22. Life After Life by Kate Atkinson
I feel like I kept hearing such great things about this book but had just never gotten around to reading it when I got my hands on a galley of the Atkinson’s next book which continues the story from one of the secondary characters in this book. That finally got me to pick this one up, but I hated it so much that I didn’t even bother reading the second one.
I guess the conceit is that the main character Ursula dies over and over again reliving her life in slightly different ways each time it repeats. I had a hard time even following when she necessarily died as it wasn’t always explicit. I could never get into the book and it went on seemingly forever. I give it a 4 out of 10.
21. Apple and Rain by Sarah Crossan
Apple’s mother abandoned her with her grandmother when she was a small child, but after eleven years away comes back into her life claiming she wants to be her mother again. Apple is soon surprised to discover that she has a younger half-sister, Rain, who she winds up taking care of as her mother disappears more and more.

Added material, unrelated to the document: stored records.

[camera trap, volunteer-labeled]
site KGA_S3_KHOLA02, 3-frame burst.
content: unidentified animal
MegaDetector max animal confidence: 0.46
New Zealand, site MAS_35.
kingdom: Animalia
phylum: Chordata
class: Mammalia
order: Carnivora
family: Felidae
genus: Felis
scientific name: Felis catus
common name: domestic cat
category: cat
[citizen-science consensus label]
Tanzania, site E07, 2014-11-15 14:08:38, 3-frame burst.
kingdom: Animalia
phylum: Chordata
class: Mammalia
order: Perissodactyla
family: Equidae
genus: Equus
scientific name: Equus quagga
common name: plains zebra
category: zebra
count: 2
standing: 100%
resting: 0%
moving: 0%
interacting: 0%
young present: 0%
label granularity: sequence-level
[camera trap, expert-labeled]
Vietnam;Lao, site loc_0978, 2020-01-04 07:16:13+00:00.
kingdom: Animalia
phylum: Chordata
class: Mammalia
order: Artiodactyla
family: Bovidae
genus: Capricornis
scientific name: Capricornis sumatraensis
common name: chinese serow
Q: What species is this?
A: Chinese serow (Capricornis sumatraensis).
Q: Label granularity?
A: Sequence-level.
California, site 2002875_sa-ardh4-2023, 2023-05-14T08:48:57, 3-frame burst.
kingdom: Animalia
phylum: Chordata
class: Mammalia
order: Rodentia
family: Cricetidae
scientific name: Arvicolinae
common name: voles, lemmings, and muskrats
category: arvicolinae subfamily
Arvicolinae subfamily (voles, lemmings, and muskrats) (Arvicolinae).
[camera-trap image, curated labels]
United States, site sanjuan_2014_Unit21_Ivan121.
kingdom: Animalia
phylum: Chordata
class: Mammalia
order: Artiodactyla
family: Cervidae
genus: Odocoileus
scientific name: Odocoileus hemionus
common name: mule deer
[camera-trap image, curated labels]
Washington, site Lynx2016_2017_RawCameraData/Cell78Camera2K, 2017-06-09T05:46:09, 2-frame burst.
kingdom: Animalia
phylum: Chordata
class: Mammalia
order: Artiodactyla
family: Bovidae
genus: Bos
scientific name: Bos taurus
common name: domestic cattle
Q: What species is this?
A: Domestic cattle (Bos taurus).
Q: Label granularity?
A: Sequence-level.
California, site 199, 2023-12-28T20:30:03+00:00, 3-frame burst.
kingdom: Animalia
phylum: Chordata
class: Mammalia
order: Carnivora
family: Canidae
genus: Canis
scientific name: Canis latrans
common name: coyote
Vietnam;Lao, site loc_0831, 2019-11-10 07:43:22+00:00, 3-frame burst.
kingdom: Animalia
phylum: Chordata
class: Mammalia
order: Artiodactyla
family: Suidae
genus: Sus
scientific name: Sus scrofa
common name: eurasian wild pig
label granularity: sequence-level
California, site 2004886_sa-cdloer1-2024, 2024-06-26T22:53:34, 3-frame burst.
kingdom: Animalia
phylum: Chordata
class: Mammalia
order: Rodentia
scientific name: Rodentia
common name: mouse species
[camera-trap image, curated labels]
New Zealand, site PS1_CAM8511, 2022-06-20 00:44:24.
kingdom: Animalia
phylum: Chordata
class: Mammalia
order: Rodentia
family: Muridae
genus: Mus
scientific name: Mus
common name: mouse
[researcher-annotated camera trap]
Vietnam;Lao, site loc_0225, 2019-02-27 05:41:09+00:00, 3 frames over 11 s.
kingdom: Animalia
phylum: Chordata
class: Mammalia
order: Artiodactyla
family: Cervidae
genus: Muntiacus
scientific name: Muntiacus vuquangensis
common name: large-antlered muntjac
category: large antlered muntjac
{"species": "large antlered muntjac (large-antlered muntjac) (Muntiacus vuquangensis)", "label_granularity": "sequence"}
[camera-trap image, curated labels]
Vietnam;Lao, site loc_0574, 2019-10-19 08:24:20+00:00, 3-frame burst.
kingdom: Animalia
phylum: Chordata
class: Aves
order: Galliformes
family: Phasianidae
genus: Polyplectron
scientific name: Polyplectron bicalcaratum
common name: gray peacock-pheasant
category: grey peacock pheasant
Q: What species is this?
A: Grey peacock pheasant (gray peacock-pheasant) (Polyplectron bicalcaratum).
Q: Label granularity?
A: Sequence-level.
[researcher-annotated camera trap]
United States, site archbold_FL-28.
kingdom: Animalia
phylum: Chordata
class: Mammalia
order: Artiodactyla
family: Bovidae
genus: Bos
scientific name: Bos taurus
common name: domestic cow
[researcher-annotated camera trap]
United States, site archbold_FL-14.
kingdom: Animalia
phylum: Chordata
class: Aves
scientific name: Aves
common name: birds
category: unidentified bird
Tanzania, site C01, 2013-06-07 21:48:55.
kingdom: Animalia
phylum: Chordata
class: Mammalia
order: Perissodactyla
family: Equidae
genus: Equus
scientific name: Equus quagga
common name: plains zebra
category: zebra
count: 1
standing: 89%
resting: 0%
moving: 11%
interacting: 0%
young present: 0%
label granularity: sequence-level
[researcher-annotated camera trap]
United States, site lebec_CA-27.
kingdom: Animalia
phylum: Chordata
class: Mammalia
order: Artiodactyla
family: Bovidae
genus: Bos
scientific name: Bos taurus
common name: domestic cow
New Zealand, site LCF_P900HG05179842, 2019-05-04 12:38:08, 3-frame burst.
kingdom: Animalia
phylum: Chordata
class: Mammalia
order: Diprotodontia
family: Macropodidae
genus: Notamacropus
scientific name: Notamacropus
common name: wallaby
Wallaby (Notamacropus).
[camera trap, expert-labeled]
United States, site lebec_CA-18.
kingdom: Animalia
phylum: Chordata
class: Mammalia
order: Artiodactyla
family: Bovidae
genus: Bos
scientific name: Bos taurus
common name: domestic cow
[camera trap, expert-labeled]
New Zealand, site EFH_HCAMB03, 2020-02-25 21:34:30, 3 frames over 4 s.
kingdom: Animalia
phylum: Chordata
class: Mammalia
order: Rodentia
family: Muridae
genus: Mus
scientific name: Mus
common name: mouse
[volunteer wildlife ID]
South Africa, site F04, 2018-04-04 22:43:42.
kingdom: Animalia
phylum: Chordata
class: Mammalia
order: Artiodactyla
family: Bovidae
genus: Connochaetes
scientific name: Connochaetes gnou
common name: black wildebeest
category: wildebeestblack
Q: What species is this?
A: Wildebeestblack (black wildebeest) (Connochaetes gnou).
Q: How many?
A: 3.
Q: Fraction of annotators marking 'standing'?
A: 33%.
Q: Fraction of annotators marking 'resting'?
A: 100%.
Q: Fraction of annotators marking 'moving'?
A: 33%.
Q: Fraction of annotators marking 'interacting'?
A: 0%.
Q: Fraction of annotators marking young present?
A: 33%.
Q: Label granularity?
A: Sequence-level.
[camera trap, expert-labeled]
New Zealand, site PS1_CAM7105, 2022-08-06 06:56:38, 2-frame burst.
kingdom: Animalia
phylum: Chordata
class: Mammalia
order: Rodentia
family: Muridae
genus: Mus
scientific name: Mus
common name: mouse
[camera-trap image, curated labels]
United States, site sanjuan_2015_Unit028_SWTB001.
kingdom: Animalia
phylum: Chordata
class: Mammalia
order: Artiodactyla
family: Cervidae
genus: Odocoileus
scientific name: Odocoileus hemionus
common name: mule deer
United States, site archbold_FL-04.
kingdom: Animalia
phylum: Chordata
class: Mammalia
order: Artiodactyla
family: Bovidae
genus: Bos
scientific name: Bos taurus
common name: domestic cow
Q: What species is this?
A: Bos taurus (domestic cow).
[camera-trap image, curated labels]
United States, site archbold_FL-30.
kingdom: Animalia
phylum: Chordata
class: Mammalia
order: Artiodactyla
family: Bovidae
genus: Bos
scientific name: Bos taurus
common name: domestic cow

The kids in this book are heartbreaking dealing with the struggles their mother puts them through and their desire just to have her love them and be their mother. Also, as an adult reading a young adult novel I’m also wanting to shake Apple and be like why will you not just go to your grandmother and tell her how bad things are. You’re being ridiculous. Definitely a case of something that may be more appealing to the teen readers that it’s aimed at. I give it a 6 out of 10.